Although the audit is difficult to follow due to extensive redactions, it is clear that the investigation found inappropriate transactions among the CMO, School Development HG II, L.L.C., School Development East L.L.C., Duke School Properties, L.L.C. and the charter schools.

School Development Corporation HG II owned and leased a building to Mater High School while School Development East owned and leased a building to Mater East. School Development Corporation was owned by a Panamanian company, the Wolfson Hutton Development Company. The directors of the Wolfson Hutton Company were the Zulueta brothers, the founders of both the Mater Academies and Academica. The details of the complex for-profit web can be found here in an earlier investigative report by the Miami-Dade Public Schools.

According to OIG, there was no evidence that the relationship between the CMO and the real estate company was disclosed to the charter school’s board of directors at the time of the original lease; nor was there any “evidence of a discussion regarding the renewal of the management agreement with Academica or the reasonableness of CMO services or fees.” The original real estate transactions took place while Fernando Zulueta served on the Mater Board.

By 2010, the Zulueta brothers controlled more than $115 million in Florida tax-exempt real estate with the companies collecting about $19 million in lease payments. Many of the charter schools paid rents well above expected rates. Academica not only benefited from renting real estate it owned, it also sold payroll, employer services, construction services, equipment leasing and school services to the schools.

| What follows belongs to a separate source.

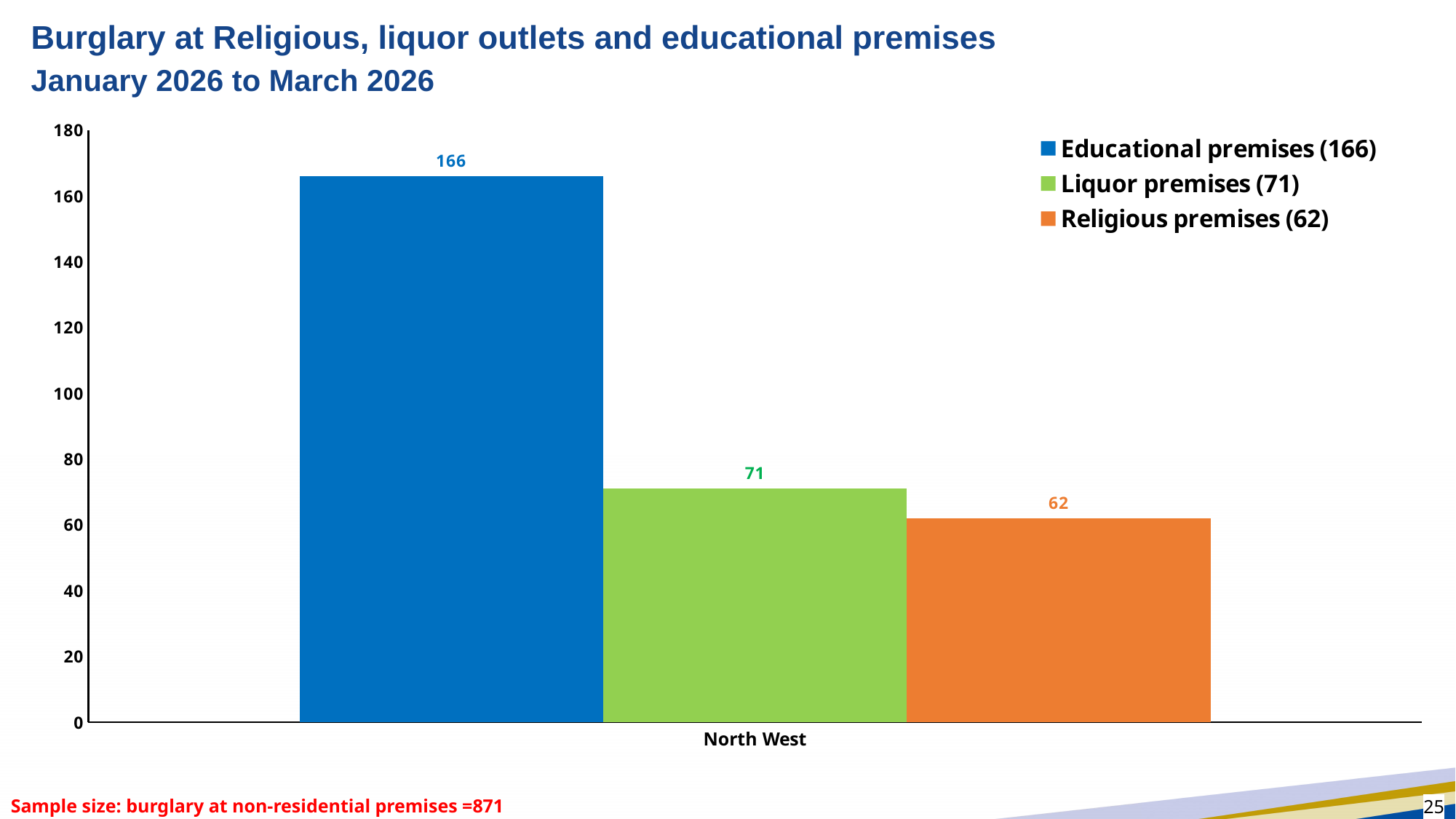
Which is larger, the value for Liquor premises or the value for Religious premises? Liquor premises What kind of chart is shown on the slide? Bar chart What is the value for Religious premises in North West? 62 Which series has the lowest value? Religious premises How many series does the legend list? 3 Which series has the highest value? Educational premises What is the difference between the Liquor premises value and the Religious premises value? 9 Is the value for Educational premises greater or less than 140? greater What is the title of the chart? Burglary at Religious, liquor outlets and educational premises What is the value for Educational premises in North West? 166 What is the value for Liquor premises in North West? 71 What is the difference between the Educational premises value and the Liquor premises value? 95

Considering the complicated web of conflicts of interest and raw profiteering, one would think that Academica would have been scaled back. Not at all. Deep-pocket contributions to Florida lawmakers have shielded Academica and other for-profit CMOs from regulations that inhibit their ability to make a profit off taxpayer funds. And then there are the legislators who are profiting from charter schools.

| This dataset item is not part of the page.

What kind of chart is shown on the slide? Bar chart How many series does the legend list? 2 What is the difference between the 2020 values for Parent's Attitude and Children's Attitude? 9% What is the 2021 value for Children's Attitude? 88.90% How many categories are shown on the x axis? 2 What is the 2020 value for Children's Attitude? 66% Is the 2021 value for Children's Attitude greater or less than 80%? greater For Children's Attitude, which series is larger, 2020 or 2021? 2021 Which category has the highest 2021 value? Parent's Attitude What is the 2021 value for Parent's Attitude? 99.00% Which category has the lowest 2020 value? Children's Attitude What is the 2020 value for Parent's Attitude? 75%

Until 2016, Academica’s closest ally in the capital was Fernando Zulueta’s brother-in-law, [former Florida House Rep.] Erik Fresen. Fresen, a former lobbyist for Academica, served as chairman of the House Education Appropriations even while working as a consultant for a firm called Civica which had contracts with Academica schools.

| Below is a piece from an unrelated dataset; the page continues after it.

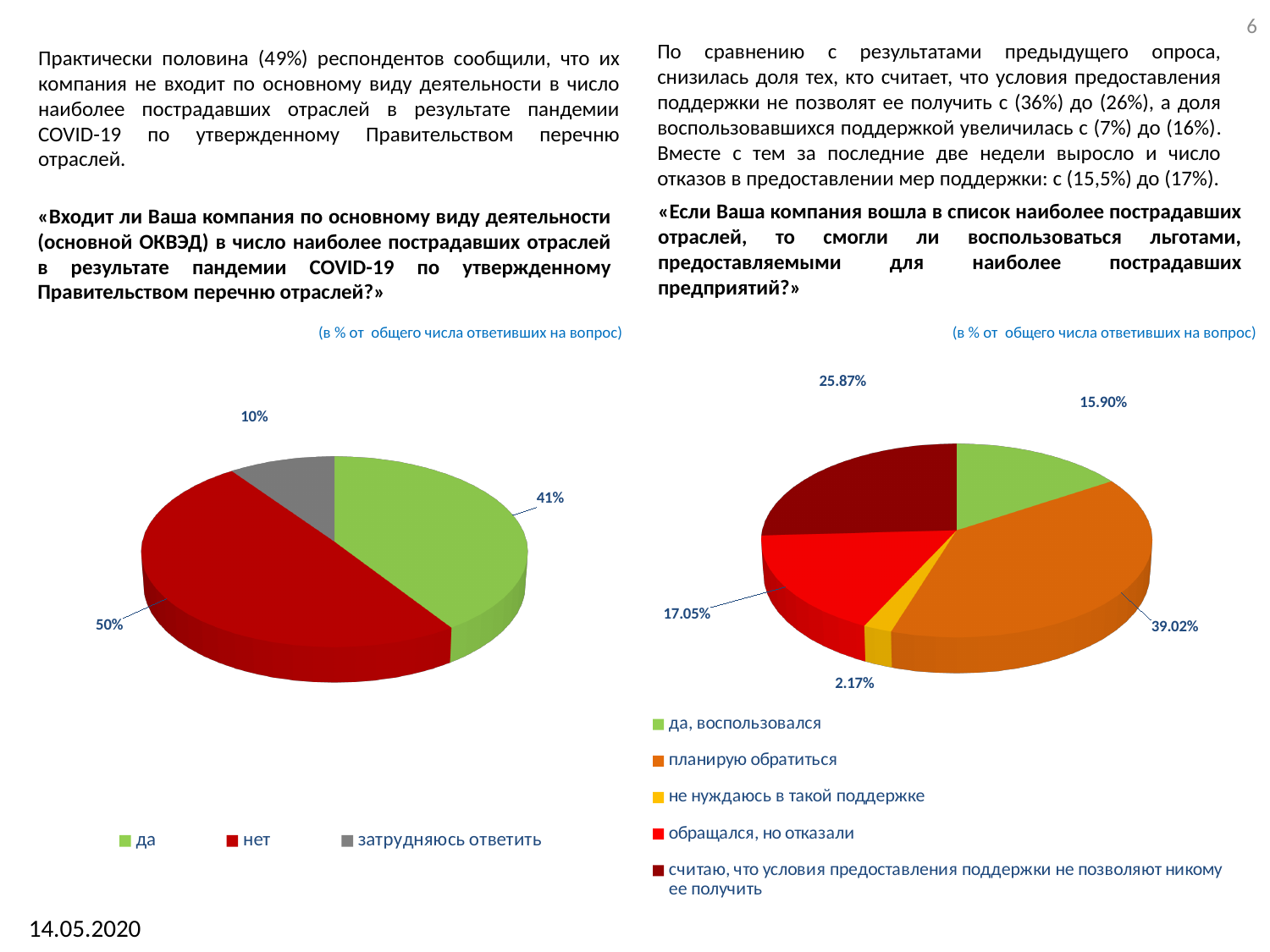
On the right pie chart, what share of respondents chose «обращался, но отказали»? 17.05% On the left pie chart, what is the difference in percentage points between «нет» and «да»? 9 What type of chart is shown on the left side of the slide? pie chart On the right pie chart, which answer has the largest share? планирую обратиться How many slices does the left pie chart have? 3 On the left pie chart, what share of respondents answered «да»? 41% How many entries does the legend of the right pie chart list? 5 On the left pie chart, which answer has the smallest share? затрудняюсь ответить On the right pie chart, which is larger: «да, воспользовался» or «обращался, но отказали»? обращался, но отказали On the left pie chart, what share of respondents answered «нет»? 50% On the right pie chart, what share of respondents chose «планирую обратиться»? 39.02% On the right pie chart, which answer has the smallest share? не нуждаюсь в такой поддержке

During his eight years in the legislature, Fresen never bothered to file his taxes, resulting in a 60-day prison sentence after he left office.

Academica continues to expand. The Somerset charter chain, like Pitbull’s SLAM and Mater, is one more charter chain that uses Academica as its CMO. It recently pushed its way into the Parkland School District by claiming the charter was needed to accommodate neighborhood growth. The growth numbers presented were wildly inflated. Misinformation regarding teacher certification as well as a claim that the charter would provide a “special enrollment period” for those who live closest to the school (such privilege is not allowed state law) resulted not only in controversy, but an organized effort by residents to stop the charter school. The school was approved anyway.

The “pitchman” for the school was developer Frank Biden, Joe Biden’s brother, who was previously associated with another Florida for-profit charter chain known as Maverick. Nearly every Maverick charter in the state has closed.

There are some who might think that residents of the Sunshine State are getting what they deserve due to their unwillingness to rein the for-profit charter sector in. But consider this:

Maverick schools received nearly $3 million in start-up and dissemination funds from the U.S. Department of Education’s Charter School Program, and schools that use the for-profit Academica CMO received over $20 million.

We are all subsidizing the charters that feed the for-profit chains.

As the recent Network for Public Education report demonstrates, the U.S. Department of Education has been asleep at the wheel when it comes to managing the over four billion dollars that have flowed through its charter school program. In 2016, despite all of the known problems with Florida charter schools, the department gave the state a three-year grant for almost $71 million.